However, if instead of a classical ball we consider a body of a size comparable to the size of water molecules (e.g. a molecule of carbon that floats in the sea), its behavior will be the behavior of a body that interacts with particles (the molecules of water). It will collide with individual molecules, and in this case we can determine its behavior by particle-type theories.
So it seems that most if not all waves are waves and particles at the same time, or to be exact, are waves formed by particles. The particle-like "quantum" of a sea wave is a water molecule that moves up and down and that, together with its neighboring molecules that perform the same movement with a phase difference, constitute the wave. If a body of comparable size (the carbon molecule) encounters the "sea wave quantum", it will be knocked off its course by a particle-like collision, even though it interacts with a wave.

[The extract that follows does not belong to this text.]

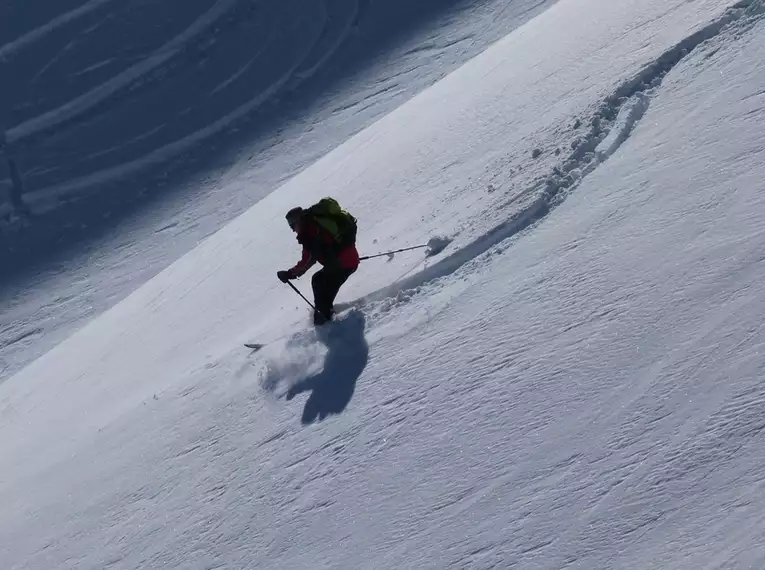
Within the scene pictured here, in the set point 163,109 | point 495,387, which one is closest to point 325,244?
point 495,387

So, is a sea wave a wave or a particle? The question becomes rather pointless. It is a wave formed by particles, and when the interaction is on a large scale it manifests as a wave, while if it is on a scale comparable to the size of the particles that form the wave, the existence of the particles becomes evident. Nothing mysterious or paradoxical here.
Of course, this does not address other aspects of the wave-particle duality, such as what happens when elementary particles behave like waves. A first attempt to demystify this matter is the Single Slit Experiment Simulation.
Of course, this leaves us with the big question: what are the "particles" that form the electromagnetic waves?